Boot has engaged in the most classic liberal counterpunches at conservatives, and I’m angry. He uses the tried-and-true method of opinionating that a duck isn’t a duck, really. History has shown that the media defeated this country in Vietnam, and it is doing absolutely everything it can to defeat us in Iraq, including doctoring photos and releasing top secrets to the enemy.
Also, please advise Boot that the term “MSM,” or mainstream media, is no longer in fashion. His and The Times’ ilk are now referred to as the “enemedia.” I hope the Internet brings an end to the old guard print media.

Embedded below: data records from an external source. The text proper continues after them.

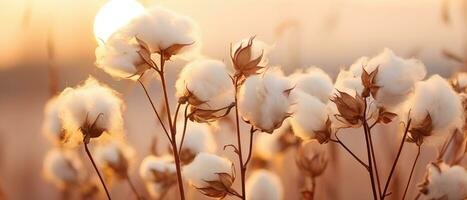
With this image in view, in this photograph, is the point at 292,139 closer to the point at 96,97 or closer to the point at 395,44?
the point at 96,97

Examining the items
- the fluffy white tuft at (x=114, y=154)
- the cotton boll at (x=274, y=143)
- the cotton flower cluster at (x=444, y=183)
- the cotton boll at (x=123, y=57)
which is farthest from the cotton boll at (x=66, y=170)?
the cotton flower cluster at (x=444, y=183)

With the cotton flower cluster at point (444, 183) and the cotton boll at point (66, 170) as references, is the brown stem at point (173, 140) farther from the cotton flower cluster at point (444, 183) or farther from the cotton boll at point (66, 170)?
the cotton boll at point (66, 170)

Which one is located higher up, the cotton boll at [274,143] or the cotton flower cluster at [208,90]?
the cotton flower cluster at [208,90]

Boot is now an unparalleled defender of the journalistic press corps. The Times’ biggest Bush cheerleader says we shouldn’t have given such credence to the president and his staff; that instead we should have listened to the reporters on the ground and that they are being unfairly vilified by the right. So now it’s opposite day in Boot’s world -- the sky is green, the grass is blue, President Bush is wrong and Boot is the defender of the MSM. How Orwellian can you get? Ignorance is bliss.
SCOTT W. HUGHES
There’s no doubt the Bush administration sent troops to Iraq based on faulty intelligence and second-rate planning. But Congress must share in the blame too, for giving the president the right to proceed. That’s the short answer for those who opposed the war from its inception and do so today.

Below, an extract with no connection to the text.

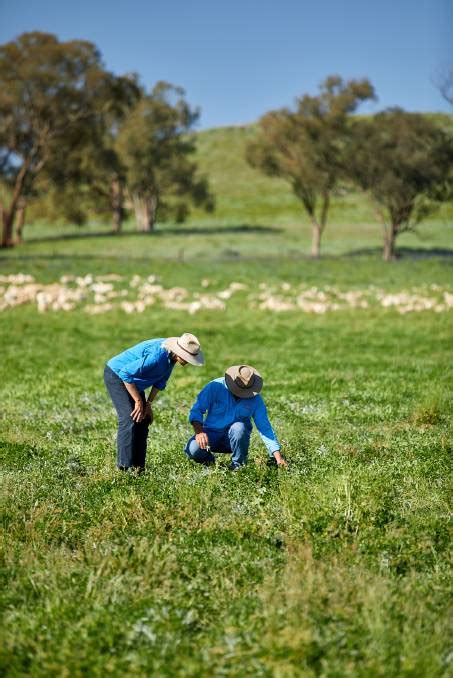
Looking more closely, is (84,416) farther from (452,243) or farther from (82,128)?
(452,243)

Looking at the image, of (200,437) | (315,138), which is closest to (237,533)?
(200,437)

But what of those who were originally against the war but changed their minds and decided that being rid of Saddam Hussein wasn’t such a bad idea? For some of us, the idea of a defeat in Iraq is most unappealing. I’d shorten Boot’s definition of the administration’s goals in Iraq to “a free and democratic Iraq.”
For that to happen, the U.S. might consider one of former National Security Council advisor Brent Scowcroft’s prescriptions: “Withdrawing combat troops should not be a policy objective, but rather, the result of changes in our strategy and success in our efforts.”
Blaming the media, the president or others for failure in Iraq is a waste of time. It’s just a way to set up a boogeyman.